## EXTRACT TO READ
============================================================

This just in: We’re clucking crazy about laying hens.
In 2013 alone, Suzanne McMinn’s Chickens In The Road and Lisa Steele’s Fresh Eggs Daily were each best selling books, and the cover of Kristin Kimball’s hit farmoir The Dirty Life pictured her with a chicken cradled beneath one arm. Murray McMurray’s hatchery is so nice they named it twice, and within its glorious website one can order breeds as whimsical as Silver Laced Wyandottes to sturdy New Hampshires to fanciful Blue Andalusians.
But as Josh Vaillancourt explains in his excellent (ok, ok, eggscellent) article Small Farm Egg-Onomics, romantic notions of chicken ownership frequently wither beneath the gaze of financial scrutiny. Though I’ve raised laying hens for decades, our farm remains just as vulnerable to these economic realities as any upstart poultry ingenue. So now that Josh has provided a healthy dose of dollars and cents, allow me to ‘lay’ a few hard-won opinions on you.
1) Everyone loves chickens… as long as they’re laying
How well did your hens perform this year? 75% laying rate? 70%? Because if your percentage was less than 70, chances are you’re losing money… an experience I know all too well. A farmer can easily work three, four or five hours each day doing everything right, hauling water, gathering eggs, pitchforking the bedding. Yet there’s still no magical button that will make our hens lay. How can we best stack the deck in our favor?
Ironically, it was the Byrds who sang “To everything, turn, turn, turn.” I’ve never met a newbie chicken farmer who wants to hear this, but my most profitable years are when the hens are strictly culled after twelve months, and immediately replaced with a new flock. (An even better idea is to stock hens at 6 month intervals, so there’s no lapse in cash flow if they unexpectedly slow down early). As most chicken farmers know, hens lay considerably fewer eggs in year two. On our farm, older birds are processed and sold as stew hens for $12 apiece. In our nearby urban market, we can’t come close to meeting demand.
By definition, laying hens must lay. Our customers are more than happy to pay for authentic free-range eggs and flavorful stewing hens. But when it comes to excuses and disappointment, they refuse to pay me a nickel.

============================================================

## WRITTEN INSTRUCTION
From the essay on raising laying hens, copy word for word the passage from "But as Josh" up to and including "opinions on you.". The records that come next have no connection to the essay on raising laying hens.

============================================================

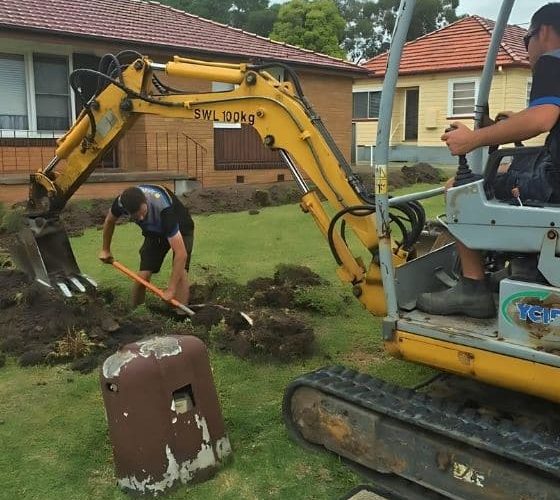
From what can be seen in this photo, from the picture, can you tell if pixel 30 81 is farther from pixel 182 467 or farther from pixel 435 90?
pixel 435 90

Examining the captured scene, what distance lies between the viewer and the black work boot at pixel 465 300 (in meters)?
3.70

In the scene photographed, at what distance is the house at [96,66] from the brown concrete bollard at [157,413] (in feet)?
31.9

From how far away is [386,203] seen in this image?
3742mm

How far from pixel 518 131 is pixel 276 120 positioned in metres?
2.01

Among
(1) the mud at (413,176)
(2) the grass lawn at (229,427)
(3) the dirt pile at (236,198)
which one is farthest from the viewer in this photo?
(1) the mud at (413,176)

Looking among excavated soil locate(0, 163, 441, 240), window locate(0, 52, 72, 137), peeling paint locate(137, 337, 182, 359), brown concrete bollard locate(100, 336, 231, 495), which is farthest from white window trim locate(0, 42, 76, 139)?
brown concrete bollard locate(100, 336, 231, 495)

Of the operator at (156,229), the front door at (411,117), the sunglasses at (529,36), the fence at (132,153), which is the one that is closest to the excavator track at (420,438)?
the sunglasses at (529,36)

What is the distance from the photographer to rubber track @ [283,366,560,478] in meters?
3.02

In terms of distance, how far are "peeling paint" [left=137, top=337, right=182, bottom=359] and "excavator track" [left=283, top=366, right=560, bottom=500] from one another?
0.76 meters

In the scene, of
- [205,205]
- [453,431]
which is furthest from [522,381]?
[205,205]

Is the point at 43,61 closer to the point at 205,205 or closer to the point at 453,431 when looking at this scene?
the point at 205,205

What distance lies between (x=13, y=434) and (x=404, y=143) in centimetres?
2329

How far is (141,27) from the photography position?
16.4 m

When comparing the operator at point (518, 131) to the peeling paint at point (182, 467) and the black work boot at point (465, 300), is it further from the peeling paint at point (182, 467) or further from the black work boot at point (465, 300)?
the peeling paint at point (182, 467)
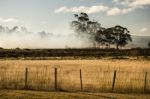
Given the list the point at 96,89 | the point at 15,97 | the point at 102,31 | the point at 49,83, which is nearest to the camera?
the point at 15,97

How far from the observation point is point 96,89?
30.3m

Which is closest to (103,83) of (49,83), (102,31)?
(49,83)

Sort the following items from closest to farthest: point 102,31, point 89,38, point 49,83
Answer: point 49,83 → point 102,31 → point 89,38

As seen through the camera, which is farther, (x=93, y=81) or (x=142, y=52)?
(x=142, y=52)

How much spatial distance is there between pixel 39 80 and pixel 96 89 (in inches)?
236

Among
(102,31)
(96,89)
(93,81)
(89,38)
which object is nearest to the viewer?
(96,89)

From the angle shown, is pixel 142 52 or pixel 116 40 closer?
pixel 142 52

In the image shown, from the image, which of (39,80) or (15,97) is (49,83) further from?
(15,97)

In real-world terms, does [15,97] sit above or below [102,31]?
below

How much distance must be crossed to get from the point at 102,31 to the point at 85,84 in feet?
402

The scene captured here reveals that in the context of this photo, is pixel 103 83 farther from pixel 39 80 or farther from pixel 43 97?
pixel 43 97

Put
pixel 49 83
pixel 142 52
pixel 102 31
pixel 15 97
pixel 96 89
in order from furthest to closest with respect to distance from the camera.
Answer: pixel 102 31
pixel 142 52
pixel 49 83
pixel 96 89
pixel 15 97

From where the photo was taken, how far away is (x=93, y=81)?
1374 inches

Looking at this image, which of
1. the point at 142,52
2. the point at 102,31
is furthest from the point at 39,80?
the point at 102,31
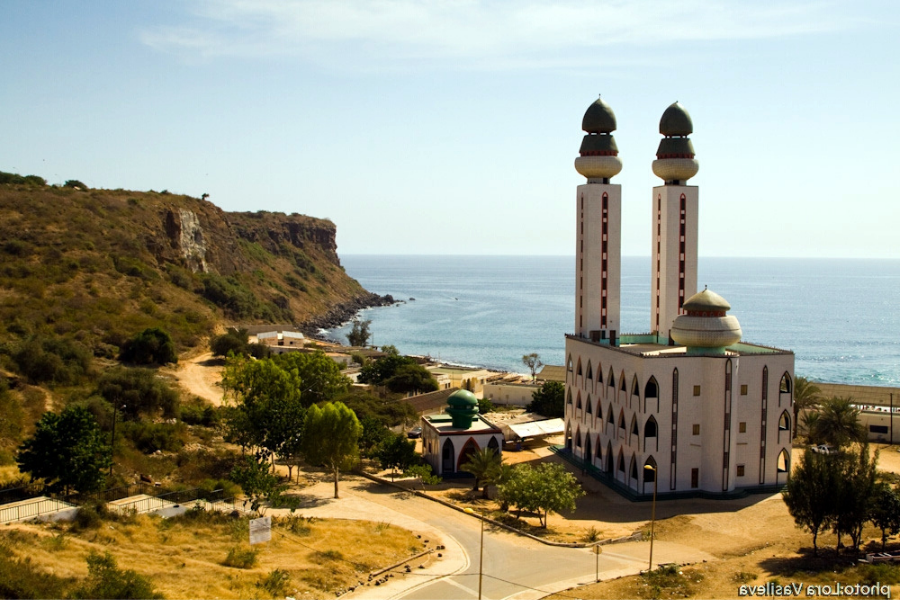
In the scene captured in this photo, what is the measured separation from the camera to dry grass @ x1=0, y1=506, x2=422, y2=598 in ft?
87.1

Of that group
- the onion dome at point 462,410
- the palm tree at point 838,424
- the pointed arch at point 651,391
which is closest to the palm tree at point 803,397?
the palm tree at point 838,424

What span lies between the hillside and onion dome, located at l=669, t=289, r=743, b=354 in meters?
47.4

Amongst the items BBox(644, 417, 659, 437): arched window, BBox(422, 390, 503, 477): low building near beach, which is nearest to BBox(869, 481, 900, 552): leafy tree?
BBox(644, 417, 659, 437): arched window

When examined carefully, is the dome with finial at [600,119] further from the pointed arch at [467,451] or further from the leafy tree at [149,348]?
the leafy tree at [149,348]

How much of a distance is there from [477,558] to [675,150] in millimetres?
30640

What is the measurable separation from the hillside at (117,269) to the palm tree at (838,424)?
5450cm

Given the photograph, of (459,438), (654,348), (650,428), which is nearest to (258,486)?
(459,438)

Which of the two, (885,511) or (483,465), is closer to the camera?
(885,511)

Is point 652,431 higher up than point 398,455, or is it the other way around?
point 652,431

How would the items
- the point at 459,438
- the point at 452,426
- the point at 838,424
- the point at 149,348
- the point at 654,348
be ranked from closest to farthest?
1. the point at 459,438
2. the point at 452,426
3. the point at 654,348
4. the point at 838,424
5. the point at 149,348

============================================================

## RESPONSE TO THIS TASK
But as Josh Vaillancourt explains in his excellent (ok, ok, eggscellent) article Small Farm Egg-Onomics, romantic notions of chicken ownership frequently wither beneath the gaze of financial scrutiny. Though I’ve raised laying hens for decades, our farm remains just as vulnerable to these economic realities as any upstart poultry ingenue. So now that Josh has provided a healthy dose of dollars and cents, allow me to ‘lay’ a few hard-won opinions on you.